- RECORDS FOR PROCESSING:

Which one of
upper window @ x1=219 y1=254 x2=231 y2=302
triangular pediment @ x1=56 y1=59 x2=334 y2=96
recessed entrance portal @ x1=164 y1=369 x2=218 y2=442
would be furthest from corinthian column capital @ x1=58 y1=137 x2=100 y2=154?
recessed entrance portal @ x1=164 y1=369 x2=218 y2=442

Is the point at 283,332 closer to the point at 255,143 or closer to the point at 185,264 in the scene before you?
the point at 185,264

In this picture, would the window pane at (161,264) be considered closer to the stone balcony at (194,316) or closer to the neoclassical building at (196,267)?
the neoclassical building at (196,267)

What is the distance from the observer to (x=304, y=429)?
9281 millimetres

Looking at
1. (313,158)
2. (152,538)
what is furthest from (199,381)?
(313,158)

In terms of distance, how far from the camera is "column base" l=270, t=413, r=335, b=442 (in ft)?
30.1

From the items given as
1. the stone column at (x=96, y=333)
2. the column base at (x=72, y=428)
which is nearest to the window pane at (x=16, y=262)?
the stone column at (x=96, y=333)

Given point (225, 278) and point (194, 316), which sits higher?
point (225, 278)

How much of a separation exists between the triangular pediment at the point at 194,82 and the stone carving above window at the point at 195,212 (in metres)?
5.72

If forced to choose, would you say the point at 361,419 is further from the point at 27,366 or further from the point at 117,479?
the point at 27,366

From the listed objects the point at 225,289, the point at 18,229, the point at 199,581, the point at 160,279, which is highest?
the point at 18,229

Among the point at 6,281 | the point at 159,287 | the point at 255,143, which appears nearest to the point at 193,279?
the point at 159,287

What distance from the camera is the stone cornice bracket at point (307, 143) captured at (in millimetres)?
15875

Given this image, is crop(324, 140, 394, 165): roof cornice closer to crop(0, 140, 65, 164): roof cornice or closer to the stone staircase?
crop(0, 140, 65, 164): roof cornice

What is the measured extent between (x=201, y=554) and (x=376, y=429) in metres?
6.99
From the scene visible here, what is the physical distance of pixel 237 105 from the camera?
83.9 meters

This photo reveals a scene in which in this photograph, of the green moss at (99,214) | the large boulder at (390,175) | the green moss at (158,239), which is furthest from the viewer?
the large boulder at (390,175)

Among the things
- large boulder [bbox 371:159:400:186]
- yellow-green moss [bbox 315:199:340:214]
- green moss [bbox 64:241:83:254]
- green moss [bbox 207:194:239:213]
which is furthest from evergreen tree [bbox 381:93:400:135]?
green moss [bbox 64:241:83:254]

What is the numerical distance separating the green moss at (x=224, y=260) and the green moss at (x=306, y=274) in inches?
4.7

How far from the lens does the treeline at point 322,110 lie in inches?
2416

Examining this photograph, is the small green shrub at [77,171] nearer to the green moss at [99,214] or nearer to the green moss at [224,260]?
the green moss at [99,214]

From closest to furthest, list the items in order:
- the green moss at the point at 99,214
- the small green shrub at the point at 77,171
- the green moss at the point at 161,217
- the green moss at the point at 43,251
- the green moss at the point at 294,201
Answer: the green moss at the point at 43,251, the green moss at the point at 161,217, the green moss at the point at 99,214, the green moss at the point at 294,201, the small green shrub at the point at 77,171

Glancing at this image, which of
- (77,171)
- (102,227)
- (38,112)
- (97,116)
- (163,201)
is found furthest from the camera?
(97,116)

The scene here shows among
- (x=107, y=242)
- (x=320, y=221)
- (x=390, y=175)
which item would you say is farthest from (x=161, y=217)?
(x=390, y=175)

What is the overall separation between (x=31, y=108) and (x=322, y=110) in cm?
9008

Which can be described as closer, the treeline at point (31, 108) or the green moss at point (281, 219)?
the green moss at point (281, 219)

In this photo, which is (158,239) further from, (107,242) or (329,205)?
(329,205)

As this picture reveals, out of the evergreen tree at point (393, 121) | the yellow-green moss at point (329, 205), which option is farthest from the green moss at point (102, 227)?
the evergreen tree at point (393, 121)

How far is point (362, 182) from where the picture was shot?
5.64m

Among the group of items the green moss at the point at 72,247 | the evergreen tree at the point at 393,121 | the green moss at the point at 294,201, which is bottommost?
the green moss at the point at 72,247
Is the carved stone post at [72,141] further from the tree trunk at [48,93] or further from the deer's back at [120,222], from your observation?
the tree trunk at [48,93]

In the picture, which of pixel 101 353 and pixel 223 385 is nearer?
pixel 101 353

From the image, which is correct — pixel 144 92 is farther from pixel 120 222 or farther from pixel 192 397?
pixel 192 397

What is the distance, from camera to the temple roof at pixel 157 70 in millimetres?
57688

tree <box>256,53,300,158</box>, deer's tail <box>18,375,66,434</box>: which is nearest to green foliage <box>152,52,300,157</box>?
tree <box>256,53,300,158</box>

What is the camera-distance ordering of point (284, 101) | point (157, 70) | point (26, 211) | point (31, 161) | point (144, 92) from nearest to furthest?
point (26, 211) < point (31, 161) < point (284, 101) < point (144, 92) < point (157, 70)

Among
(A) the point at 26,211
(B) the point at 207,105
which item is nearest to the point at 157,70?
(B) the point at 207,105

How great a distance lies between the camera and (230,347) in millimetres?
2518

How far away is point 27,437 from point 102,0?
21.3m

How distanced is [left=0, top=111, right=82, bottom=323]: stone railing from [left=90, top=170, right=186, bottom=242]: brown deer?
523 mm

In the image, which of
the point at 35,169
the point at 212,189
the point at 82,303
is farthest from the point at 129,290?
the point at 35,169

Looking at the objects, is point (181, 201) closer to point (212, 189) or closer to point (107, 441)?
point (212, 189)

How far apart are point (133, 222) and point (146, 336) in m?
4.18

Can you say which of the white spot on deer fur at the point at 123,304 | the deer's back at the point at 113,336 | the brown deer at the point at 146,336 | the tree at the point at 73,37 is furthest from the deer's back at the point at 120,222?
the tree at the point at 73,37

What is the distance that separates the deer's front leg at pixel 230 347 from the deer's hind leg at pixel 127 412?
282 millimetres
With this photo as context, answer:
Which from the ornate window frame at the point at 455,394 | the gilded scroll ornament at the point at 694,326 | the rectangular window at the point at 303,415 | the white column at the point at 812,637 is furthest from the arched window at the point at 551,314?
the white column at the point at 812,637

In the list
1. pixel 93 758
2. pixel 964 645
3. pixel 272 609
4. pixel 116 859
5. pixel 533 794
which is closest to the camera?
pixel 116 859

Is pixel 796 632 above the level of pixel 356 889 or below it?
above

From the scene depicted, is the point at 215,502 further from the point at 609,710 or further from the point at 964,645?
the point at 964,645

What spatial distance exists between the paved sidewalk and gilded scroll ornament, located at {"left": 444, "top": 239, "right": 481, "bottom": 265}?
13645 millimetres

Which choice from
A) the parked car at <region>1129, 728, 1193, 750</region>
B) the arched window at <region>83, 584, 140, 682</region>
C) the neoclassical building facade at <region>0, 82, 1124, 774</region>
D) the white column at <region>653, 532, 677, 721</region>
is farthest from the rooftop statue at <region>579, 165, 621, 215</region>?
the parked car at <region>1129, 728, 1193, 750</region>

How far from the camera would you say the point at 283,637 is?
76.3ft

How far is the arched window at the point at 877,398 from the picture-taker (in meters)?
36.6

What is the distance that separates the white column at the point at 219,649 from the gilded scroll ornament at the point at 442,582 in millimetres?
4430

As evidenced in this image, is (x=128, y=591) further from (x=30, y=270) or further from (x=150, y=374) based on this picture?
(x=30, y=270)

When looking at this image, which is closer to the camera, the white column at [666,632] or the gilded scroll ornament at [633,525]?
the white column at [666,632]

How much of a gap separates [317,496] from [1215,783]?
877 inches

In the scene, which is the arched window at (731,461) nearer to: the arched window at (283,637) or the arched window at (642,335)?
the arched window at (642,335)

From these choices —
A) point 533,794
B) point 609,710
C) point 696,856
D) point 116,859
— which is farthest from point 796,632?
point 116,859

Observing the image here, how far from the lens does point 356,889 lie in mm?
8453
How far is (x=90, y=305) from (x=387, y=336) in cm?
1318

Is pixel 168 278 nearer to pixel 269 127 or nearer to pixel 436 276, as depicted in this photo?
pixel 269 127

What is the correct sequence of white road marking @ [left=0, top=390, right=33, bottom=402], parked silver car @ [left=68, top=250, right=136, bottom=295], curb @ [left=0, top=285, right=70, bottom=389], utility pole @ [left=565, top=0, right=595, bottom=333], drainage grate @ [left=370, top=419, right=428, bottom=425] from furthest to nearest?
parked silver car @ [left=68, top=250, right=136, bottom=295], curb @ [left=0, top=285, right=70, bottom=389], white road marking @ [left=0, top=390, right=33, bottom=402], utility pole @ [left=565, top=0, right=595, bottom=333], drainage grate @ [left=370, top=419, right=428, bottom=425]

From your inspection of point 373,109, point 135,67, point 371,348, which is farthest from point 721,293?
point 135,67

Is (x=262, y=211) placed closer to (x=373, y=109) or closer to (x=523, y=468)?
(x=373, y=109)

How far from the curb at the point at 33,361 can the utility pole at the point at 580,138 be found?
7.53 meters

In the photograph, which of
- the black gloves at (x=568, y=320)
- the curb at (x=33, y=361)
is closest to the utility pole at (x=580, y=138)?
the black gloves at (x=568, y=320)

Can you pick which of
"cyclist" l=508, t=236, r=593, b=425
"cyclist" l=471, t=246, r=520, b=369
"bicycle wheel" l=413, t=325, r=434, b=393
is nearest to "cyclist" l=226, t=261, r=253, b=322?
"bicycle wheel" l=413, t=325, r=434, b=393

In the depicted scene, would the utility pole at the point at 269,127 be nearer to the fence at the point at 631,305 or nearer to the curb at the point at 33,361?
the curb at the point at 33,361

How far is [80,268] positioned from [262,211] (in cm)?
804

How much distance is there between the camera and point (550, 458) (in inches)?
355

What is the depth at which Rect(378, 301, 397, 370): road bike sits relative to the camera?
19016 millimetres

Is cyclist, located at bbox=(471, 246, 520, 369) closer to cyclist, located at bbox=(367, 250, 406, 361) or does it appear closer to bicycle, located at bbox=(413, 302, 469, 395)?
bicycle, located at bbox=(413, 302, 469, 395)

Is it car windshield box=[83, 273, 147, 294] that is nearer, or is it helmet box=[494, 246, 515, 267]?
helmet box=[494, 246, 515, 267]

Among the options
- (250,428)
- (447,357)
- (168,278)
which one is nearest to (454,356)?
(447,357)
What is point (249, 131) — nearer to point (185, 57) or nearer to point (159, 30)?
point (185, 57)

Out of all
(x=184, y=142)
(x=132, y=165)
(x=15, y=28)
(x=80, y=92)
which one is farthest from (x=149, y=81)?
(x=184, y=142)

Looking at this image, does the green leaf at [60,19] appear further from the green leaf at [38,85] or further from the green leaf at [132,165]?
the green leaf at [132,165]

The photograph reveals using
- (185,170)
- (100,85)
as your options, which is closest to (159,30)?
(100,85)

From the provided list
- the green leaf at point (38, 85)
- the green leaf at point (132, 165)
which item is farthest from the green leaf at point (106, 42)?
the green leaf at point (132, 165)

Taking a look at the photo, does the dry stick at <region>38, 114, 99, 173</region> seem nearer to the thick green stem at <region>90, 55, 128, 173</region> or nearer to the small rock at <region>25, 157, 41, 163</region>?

- WHAT YOU SHOULD DO: Set down verbatim every line from the one containing "With this photo" down to the one containing "13645 millimetres", including both of those lines.

- RESULT OF THIS TASK:
With this photo as context, answer:
Which from the ornate window frame at the point at 455,394 | the gilded scroll ornament at the point at 694,326 | the rectangular window at the point at 303,415 | the white column at the point at 812,637 is furthest from the arched window at the point at 551,314?
the white column at the point at 812,637

In the list
1. pixel 93 758
2. pixel 964 645
3. pixel 272 609
4. pixel 116 859
5. pixel 533 794
which is closest to the camera?
pixel 116 859

Is pixel 796 632 above the level of pixel 356 889 or below it?
above

From the scene depicted, is the point at 215,502 further from the point at 609,710 or further from the point at 964,645?
the point at 964,645

What spatial distance exists between the paved sidewalk and gilded scroll ornament, located at {"left": 444, "top": 239, "right": 481, "bottom": 265}?
13645 millimetres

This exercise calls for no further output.